His training is going well but one area is driving us crazy. Any visitors to our home makes him act like he never had any type of obedience training at all. I put him on his leash or he will run and attack dragging me with him (he's built like a tank and is as strong as one lol). Not aggressive at all but continues to jump. He will drag me on the leash to get to the person or another dog. Not aggressive just wants to say hello.
It is difficult, if not impossible to give each visitor to our home a list of ways to deal with his exuberance. I turn my back on him and ignore him. I find that it is best if visitors just ignore him but in their attempt to be kind to Brody, they get drilled. Visitors suggest I enroll him in obedience classes. I could cry. We attend classes religiously. Please tell me if I continue to be consistent with him, this too will end. I could use some help.
If you are going to compete in rally I'm assuming you know how to use corrections during training. If your dog is out of control, you should be issuing a correction. Put them in a down stay. If he breaks the stay give an AH-AH and a correction. Out of control behavior means there will be a correction. If he jumps - give a correction. Dragging you is unacceptable behavior and should be corrected immediately. If he drags you to someone and he gets attention from them - he was just awarded for his bad behavior and he will continue to do it. Six obedience classes isn't very many. Just work on proofing your training and make sure you continue to correct bad behavior.
Leslie McDevitt's games helped me with that. In particular her "Look at That" game, which for us is Who'zat? It's in her book "Control Unleashed" I started with a dog friendly visitor, one who my dog loves to bits so basically stacking the odds against my dog, and had him focusing on me in no time. I did play the game in other situations first. It works. This is Premack Principle. It's not new but McDevitt's approach is fresh, fun and readable. It also gets me by the big, black, nasty dog who charges his fence at us. My dog has learned there are better things to do than charge back at him. Google up the book, you'll see lots of accolades for it.
do you mean six SET of classes (each being 6 weeks) or like six actual times you went to a class?
I agree with dog paddle, great suggestions.
It sounds like you may have done great training in some situations, but have not worked actively on training in the one area he needs it most (meeting people). First off, if he is able to drag you anyway you need to learn to plant you feet and possibly use a training tool so that is impossible for him to do. I walk three dogs (at least one is usually not trained as they are a foster so a work in progress) and and only 5'1 and female, but I learned long ago to plant my feet and stop the dogs from dragging me anywhere.
but you need to train. this means working around people (start far enough so you have control AND the dogs attention, if your dog is in the "red zone" he is past the ability to listen and you are strictly in MANAGEMENT MODE and no longer TRAINING mode. and you will eventually need people to help you by setting up greeting where you tell them what to do and when to back up (or they stay there and you back up to get your dogs attention and get closer as they don't lose their mind).

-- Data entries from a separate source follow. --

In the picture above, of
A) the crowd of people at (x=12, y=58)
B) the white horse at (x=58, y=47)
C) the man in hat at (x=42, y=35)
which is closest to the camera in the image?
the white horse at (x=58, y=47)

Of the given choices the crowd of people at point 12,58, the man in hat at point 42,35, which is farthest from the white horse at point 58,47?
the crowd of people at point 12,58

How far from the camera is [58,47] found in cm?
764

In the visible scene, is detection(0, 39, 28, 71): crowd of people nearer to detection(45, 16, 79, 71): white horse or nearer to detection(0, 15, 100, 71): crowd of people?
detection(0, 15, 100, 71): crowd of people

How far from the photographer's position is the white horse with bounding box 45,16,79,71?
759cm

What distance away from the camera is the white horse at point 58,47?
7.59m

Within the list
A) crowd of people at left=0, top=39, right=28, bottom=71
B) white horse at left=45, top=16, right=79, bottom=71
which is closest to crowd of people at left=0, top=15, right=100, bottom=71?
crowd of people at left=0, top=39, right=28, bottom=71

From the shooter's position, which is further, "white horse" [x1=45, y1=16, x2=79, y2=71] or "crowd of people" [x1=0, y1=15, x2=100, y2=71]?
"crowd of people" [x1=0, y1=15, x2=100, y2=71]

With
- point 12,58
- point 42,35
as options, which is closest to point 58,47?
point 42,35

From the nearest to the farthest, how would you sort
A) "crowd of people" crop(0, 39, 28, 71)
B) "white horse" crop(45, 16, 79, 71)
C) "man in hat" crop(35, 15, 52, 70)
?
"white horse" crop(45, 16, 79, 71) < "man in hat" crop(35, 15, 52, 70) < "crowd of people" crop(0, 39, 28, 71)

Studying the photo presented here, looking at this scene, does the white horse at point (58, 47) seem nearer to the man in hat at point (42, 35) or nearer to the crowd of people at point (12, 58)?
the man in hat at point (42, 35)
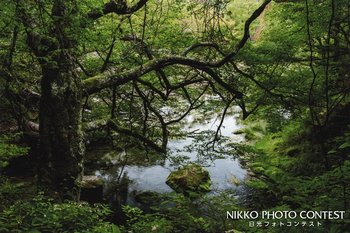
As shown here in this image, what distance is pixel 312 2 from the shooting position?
6.87 m

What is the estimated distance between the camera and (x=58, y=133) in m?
5.27

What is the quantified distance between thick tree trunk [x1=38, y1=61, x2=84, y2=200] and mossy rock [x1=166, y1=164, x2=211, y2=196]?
534 centimetres

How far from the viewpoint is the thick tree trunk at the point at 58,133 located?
5230mm

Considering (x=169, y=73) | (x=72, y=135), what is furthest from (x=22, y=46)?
(x=169, y=73)

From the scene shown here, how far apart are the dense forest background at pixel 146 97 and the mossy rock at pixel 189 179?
136 centimetres

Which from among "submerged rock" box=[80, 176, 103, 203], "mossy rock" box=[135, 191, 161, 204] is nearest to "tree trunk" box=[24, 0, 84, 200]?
"submerged rock" box=[80, 176, 103, 203]

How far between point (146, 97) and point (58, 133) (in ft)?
9.40

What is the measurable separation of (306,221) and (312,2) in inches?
210

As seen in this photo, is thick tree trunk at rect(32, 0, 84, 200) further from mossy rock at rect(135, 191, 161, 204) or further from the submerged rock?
mossy rock at rect(135, 191, 161, 204)

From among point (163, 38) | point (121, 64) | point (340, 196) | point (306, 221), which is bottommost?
point (306, 221)

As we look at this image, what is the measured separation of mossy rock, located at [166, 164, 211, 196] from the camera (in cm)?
→ 1038

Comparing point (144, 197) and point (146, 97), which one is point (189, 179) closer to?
point (144, 197)

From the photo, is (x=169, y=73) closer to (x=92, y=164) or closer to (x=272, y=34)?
(x=272, y=34)

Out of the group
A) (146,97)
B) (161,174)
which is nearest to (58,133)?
(146,97)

There are some small general tricks you can do to work self control. it's a big job with some dogs (i have a BC mix and it's the core of our training, working on her self control).
Thanks so much for your reply. This sounds easier than it is. He is very attentive to me during our training sessions but his exuberance with visitors causes him to have selective or become deaf when they arrive. I leash him but he is so excited, he drags me to see them. I cannot get him to focus or calm down. I don't want to banish him to another room because he learns nothing. We don't have many visitors to our home except for our immediate family - my two children and my granddaughters. I babysit my granddaughters - a 2 year old and a 3 month old on a daily basis and he NEVER jumps to greet them and is so very kind and gentle. It's amazing to me how he changes when adults visit. I guess I was looking for a magic bullet and there is none. Would you share with me the "corrections" I could use with a dog that has no focus during this time.
Thanks so much. I will Google the book to day. Really need help with this aspect of his training. I'm learning too LOL
Brody and I have attended 6 - 6 week classes and the trainers are well aware of this issue. We work with him each class. Again, I think a contributing factor may be the lack of training opportunities since we don't have an influx of visits. I really try to plant my feet - but 69 pounds and pulls like a tank is hard to manage with his excitment and lack of focus but I keep trying lol
do you or did you take a class with other dogs in the class?
where they get to meet and greet the animals, and the owners, on command and under control?
Every class has up to 10 dogs in the class. He will be very focused and then try to pull me to see another animal. There is no growling or aggression shown. He just wants to jump and play.
LOL, I'm with you on the 69 pounds and planting your feet. My dog can pull me right down the street in winter when there's snow on the roads and he can do a pretty good job of it when the road is dry too, if he really wants to. But, he can only do it the times I'm not paying attention to him and don't get my control tricks going soon enough. LOL, I have to pay attention to him so I can see ahead of time when his attention on me is most going to be needed.